El espacio de actuación y la galería se ingresan sin embargo y están conectados por un jardín central. En este proyecto colaborativo, cada una de las firmas ha aportado sus ideas: John Wardle Architects diseñó la galería y Durbach Block Jaggers diseñó el espacio de actuación. Los edificios y jardines están vinculados en muchos niveles, por encima y por debajo del suelo, lo que permite un intenso entrelazamiento de actuación, naturaleza y arte.

El espacio de actuación, que fue diseñado por el estudio de arquitectura Durbach Block Jaggers, tiene la forma de una campana con paredes escalonadas formadas por persianas de madera horizontales curvas.

Conectado al auditórium hay un espacio de galería diseñado por John Wardle Architects como una pila de cajas irregulares formadas de hormigón que se ha dejado al descubierto como telón de fondo para las obras de arte. “Dentro de la galería, una paleta de materiales mínimos de hormigón y madera proporciona un entorno en el que las obras de arte pueden interactuar. Los grandes espacios flexibles se combinan con espacios pequeños, íntimos e idiosincrásicos”, explica el estudio en su página web.

Ambos estudios colaboraron para crear la fachada ondulada e irregular de fachadas largas de ladrillo pálido que encierran el edificio.

Para ejecutar este concepto, el volumen de la galería contiene una combinación de habitaciones, algunas de las cuales están diseñadas para mostrar una sola obra de arte aislada junto a espacios lo suficientemente grandes como para albergar colecciones completas.

Los pisos de concreto, moldeados minuciosamente ‘in situ’, están conectados por una escalera de madera con crestas que hacen eco del ladrillo fruncido de la fachada. Los tragaluces permiten que la vida suavemente difusa permee las galerías superiores, mientras que el piso de abajo queda atmosféricamente sombrío. Otro óculo forma un punto focal en la pared exterior, con el ladrillo formando hoyuelos alrededor de la ventana circular y su gemelo más pequeño, ligeramente desplazado. Esta característica única está diseñada para llamar la atención de los transeúntes.

Dentro del lugar de la actuación, Durbach Block Jaggers eligió un diseño informado por los teatros de la era isabelina.

El escenario está diseñado para ser visto en forma redonda, por lo que un área de balcón con asientos forma bucles alrededor del perímetro de las paredes curvas.

Las nervaduras de madera clara proporcionan un fondo táctil llamativo que cumple una función tanto acústica como estética. Estos elementos de madera fueron prefabricados en una fábrica cercana y ensamblados en el sitio.

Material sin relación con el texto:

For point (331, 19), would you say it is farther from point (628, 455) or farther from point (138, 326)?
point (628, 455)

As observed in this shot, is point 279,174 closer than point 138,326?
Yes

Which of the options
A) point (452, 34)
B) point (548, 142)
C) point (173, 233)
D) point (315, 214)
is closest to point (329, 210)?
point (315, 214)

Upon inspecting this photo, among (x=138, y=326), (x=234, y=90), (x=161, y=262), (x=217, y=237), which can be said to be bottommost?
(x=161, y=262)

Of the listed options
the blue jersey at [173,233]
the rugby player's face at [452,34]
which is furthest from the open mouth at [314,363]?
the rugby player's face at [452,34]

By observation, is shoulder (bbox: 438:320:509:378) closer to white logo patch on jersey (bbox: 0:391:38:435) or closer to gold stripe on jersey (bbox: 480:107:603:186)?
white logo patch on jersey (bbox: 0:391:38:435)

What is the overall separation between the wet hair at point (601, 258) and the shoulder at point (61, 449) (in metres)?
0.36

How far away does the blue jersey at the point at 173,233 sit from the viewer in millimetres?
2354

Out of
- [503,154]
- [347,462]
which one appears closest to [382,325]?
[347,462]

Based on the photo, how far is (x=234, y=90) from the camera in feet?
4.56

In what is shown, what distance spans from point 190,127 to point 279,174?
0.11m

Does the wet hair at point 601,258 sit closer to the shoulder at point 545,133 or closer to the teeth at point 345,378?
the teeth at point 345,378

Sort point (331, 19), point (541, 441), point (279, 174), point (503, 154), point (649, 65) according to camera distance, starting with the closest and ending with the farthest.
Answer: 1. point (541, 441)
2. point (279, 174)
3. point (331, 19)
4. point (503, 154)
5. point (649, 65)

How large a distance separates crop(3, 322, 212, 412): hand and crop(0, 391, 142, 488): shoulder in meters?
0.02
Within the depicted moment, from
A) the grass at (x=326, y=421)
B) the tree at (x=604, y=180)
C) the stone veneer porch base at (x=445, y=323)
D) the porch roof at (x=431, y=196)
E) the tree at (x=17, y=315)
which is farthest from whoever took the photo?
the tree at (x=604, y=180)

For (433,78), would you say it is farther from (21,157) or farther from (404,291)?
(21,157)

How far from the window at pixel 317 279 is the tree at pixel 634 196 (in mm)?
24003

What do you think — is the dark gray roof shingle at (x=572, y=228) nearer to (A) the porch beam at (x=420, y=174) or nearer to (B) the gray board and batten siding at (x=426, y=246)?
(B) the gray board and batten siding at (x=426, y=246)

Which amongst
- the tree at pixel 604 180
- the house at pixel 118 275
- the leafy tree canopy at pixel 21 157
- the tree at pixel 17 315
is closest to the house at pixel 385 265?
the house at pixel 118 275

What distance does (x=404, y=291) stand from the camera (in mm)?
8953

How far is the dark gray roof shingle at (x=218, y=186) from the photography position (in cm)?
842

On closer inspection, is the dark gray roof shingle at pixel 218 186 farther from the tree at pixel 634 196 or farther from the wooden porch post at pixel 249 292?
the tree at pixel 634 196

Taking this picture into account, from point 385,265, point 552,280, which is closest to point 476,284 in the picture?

Fuera del teatro, los vestíbulos son oscuros, marcados por arcos dorados y llamativos ascensores completamente rojos que derraman una luz color sangre cuando se abren las puertas.

Las macetas en el jardín del patio tienen contornos irregulares similares que hacen eco de las paredes asimétricas del lugar. Los gruesos bordes de las macetas se doblan como bancos, y en el interior se plantan suculentas y cactus resistentes en una superficie de grava.

Este fantástico proyecto ha conseguido varios galardones, como el Medallón de arquitectura de Nueva Gales del Sur o el Premio John Verge de Arquitectura de Interiores, ambos en el marco de los Premios AIA de Arquitectura de Nueva Gales del Sur 2020.